# Empress ParaEQ or MXR 10band EQ?



## soldierscry (Jan 20, 2008)

I have a Orange Rocker 30 head and I love the dirty channel but I find the clean channel too muddy with humbuckers. which EQ would be better to go with? is the Empress really worth the extra $100+? I do like that the Empress has the foot switchable boost which would be great for pushing the amp into overdrive. Any thoughts would help.


----------



## Clean Channel (Apr 18, 2011)

Not a lot of help, but thought I'd chime in, and if nothing else, bump your thread.

I've got the Empress and love it. Never tried the MXR though. The main difference between the two is that the Empress is parametric while the MXR is graphic. Seems most people agree that parametric is the superior design. I could go on, but a few searches will bring up loads of threads on that topic...


----------



## Guest (Oct 19, 2011)

Try the MXR... If it does what you want, $100 bucks saved!

I don't think more money is always better in this game.


----------



## mhammer (Nov 30, 2007)

**DATA EXCERPT**
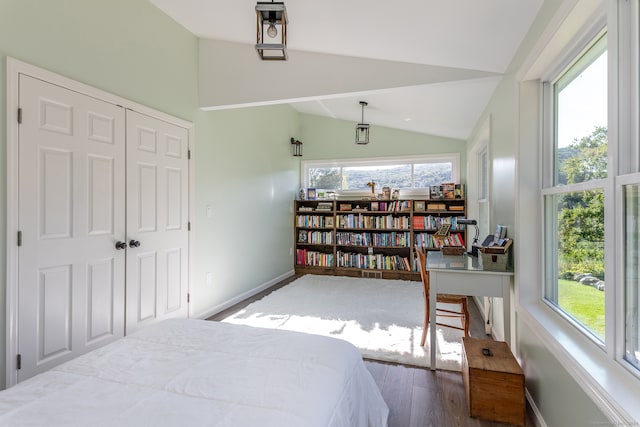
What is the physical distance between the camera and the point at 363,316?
343cm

**GIVEN PROBLEM**
Quote the EQ pedal thread in full, word for word. Use only the EQ pedal thread.

**FULL SOLUTION**
# Empress ParaEQ or MXR 10band EQ?



## soldierscry (Jan 20, 2008)

I have a Orange Rocker 30 head and I love the dirty channel but I find the clean channel too muddy with humbuckers. which EQ would be better to go with? is the Empress really worth the extra $100+? I do like that the Empress has the foot switchable boost which would be great for pushing the amp into overdrive. Any thoughts would help.


----------



## Clean Channel (Apr 18, 2011)

Not a lot of help, but thought I'd chime in, and if nothing else, bump your thread.

I've got the Empress and love it. Never tried the MXR though. The main difference between the two is that the Empress is parametric while the MXR is graphic. Seems most people agree that parametric is the superior design. I could go on, but a few searches will bring up loads of threads on that topic...


----------



## Guest (Oct 19, 2011)

Try the MXR... If it does what you want, $100 bucks saved!

I don't think more money is always better in this game.


----------



## mhammer (Nov 30, 2007)